** GIVEN EXERCISE 1 **
Reproduce the entries word for word, everything from the start of the entries down to the line containing "17.3 metres". Leave the pictures out.

** TEXT **
#####

1559

Solution 1. DFS

We can use DFS for each A[x][y] to see if we can form a circle from A[x][y].

Let seen[x][y] be the length of the sequence containing the same character ending with A[x][y].

In the DFS, assume the next location we want to visit is <a, b>.

We shouldn't visit a, b if either of these is true:

• a, b are out-of-bound.
• A[a][b] != A[x][y]
• seen[a][b] != 0 and seen[x][y] - seen[a][b] < 3, meaning that we've visited A[a][b] in the sequence and the distance between A[a][b] and A[x][y] is too small to form a valid circle.

Once we find a <a, b> pair satisfying seen[a][b] && seen[x][y] - seen[a][b] >= 3, we've found a valid circle from A[a][b] to A[x][y] with length more than or equal to 4, and we can return true.

// OJ: https://leetcode.com/problems/detect-cycles-in-2d-grid/
// Author: github.com/lzl124631x
// Time: O(MN)
// Space: O(MN)
class Solution {
    int seen[501][501] = {}, M, N, dirs[4][2] = {{0,1},{0,-1},{1,0},{-1,0}};
    bool dfs(vector<vector<char>> &G, int i, int j, int len = 1) {
        seen[i][j] = len;
        for (auto &[dx, dy] : dirs) {
            int x = i + dx, y = j + dy;
            if (x < 0 || x >= M || y < 0 || y >= N || G[x][y] != G[i][j] || (seen[x][y] && seen[i][j] - seen[x][y] < 3)) continue;
            if (seen[x][y] && seen[i][j] - seen[x][y] >= 3) return true;
            if (dfs(G, x, y, len + 1)) return true;
        }
        return false;
    }
public:
    bool containsCycle(vector<vector<char>>& G) {
        M = G.size(), N = G[0].size();
        for (int i = 0; i < M; ++i) {
            for (int j = 0; j < N; ++j) {
                if (seen[i][j]) continue;
                if (dfs(G, i, j)) return true;
            }
        }
        return false;
    }
};

Solution 2. DFS

// OJ: https://leetcode.com/problems/detect-cycles-in-2d-grid/
// Author: github.com/lzl124631x
// Time: O(MN)
// Space: O(MN)
class Solution {
    int seen[501][501] = {}, M, N, dirs[4][2] = {{0,1},{0,-1},{1,0},{-1,0}};
    bool dfs(vector<vector<char>> &G, int i, int j, int prevX, int prevY) {
        if (seen[i][j]) return true;
        seen[i][j] = 1;
        for (auto &[dx, dy] : dirs) {
            int x = i + dx, y = j + dy;
            if (x < 0 || x >= M || y < 0 || y >= N || G[x][y] != G[i][j] || (prevX == x && prevY == y)) continue;
            if (dfs(G, x, y, i, j)) return true;
        }
        return false;
    }
public:
    bool containsCycle(vector<vector<char>>& G) {
        M = G.size(), N = G[0].size();
        for (int i = 0; i < M; ++i) {
            for (int j = 0; j < N; ++j) {
                if (seen[i][j]) continue;
                if (dfs(G, i, j, -1, -1)) return true;
            }
        }
        return false;
    }
};

#####

** AVAILABLE RECORDS **

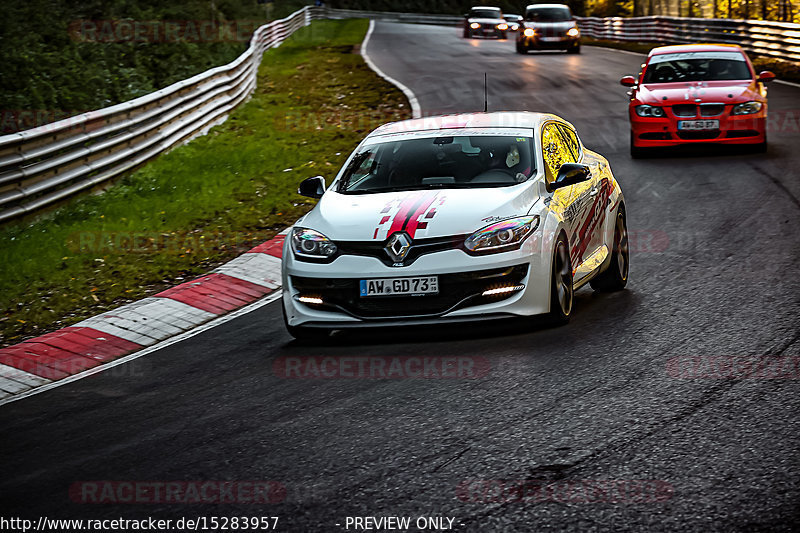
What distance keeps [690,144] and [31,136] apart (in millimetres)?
9817

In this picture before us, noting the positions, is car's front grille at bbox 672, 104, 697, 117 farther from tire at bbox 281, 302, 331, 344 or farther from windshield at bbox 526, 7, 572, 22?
windshield at bbox 526, 7, 572, 22

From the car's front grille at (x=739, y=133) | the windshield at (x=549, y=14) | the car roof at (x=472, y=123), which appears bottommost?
the windshield at (x=549, y=14)

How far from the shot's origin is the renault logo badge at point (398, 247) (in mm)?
7820

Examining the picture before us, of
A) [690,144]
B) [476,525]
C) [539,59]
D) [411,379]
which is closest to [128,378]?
[411,379]

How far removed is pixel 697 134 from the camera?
17.3 metres

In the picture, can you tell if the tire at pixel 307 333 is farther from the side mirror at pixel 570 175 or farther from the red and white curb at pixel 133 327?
the side mirror at pixel 570 175

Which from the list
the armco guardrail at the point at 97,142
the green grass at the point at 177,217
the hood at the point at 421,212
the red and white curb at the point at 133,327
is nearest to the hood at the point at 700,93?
the green grass at the point at 177,217

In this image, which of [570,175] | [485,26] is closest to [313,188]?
[570,175]

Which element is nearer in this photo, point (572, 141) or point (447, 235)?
point (447, 235)

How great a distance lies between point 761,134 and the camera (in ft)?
56.7

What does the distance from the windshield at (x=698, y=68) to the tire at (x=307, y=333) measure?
11391 mm

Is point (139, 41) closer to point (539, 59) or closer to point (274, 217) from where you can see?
point (274, 217)

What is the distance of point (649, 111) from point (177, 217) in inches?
305

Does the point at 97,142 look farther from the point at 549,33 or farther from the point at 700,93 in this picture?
the point at 549,33
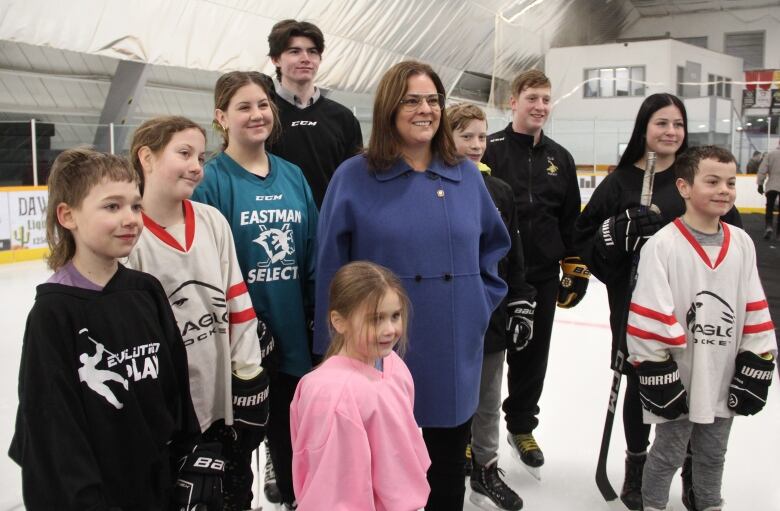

#####

** GIVEN EXERCISE 2 **
In the DFS solution notes, write out everything from "Let seen[x][y] be" down to "b are out-of-bound.", swapping "sequence" for "run".

** OUTPUT 1 **
What distance keeps [690,144] and [31,136] apart (in millimetres)?
9817

In this picture before us, noting the positions, is car's front grille at bbox 672, 104, 697, 117 farther from tire at bbox 281, 302, 331, 344 or farther from windshield at bbox 526, 7, 572, 22?
windshield at bbox 526, 7, 572, 22

From the car's front grille at (x=739, y=133) | the windshield at (x=549, y=14) | the car roof at (x=472, y=123), which appears bottommost?
the windshield at (x=549, y=14)

How far from the shot's origin is the renault logo badge at point (398, 247) (in mm)?
7820

Examining the picture before us, of
A) [690,144]
B) [476,525]
C) [539,59]
D) [411,379]
which is closest to [128,378]?
[411,379]

How far removed is pixel 697 134 from the camera?
17.3 metres

** OUTPUT 2 **
Let seen[x][y] be the length of the run containing the same character ending with A[x][y].

In the DFS, assume the next location we want to visit is <a, b>.

We shouldn't visit a, b if either of these is true:

• a, b are out-of-bound.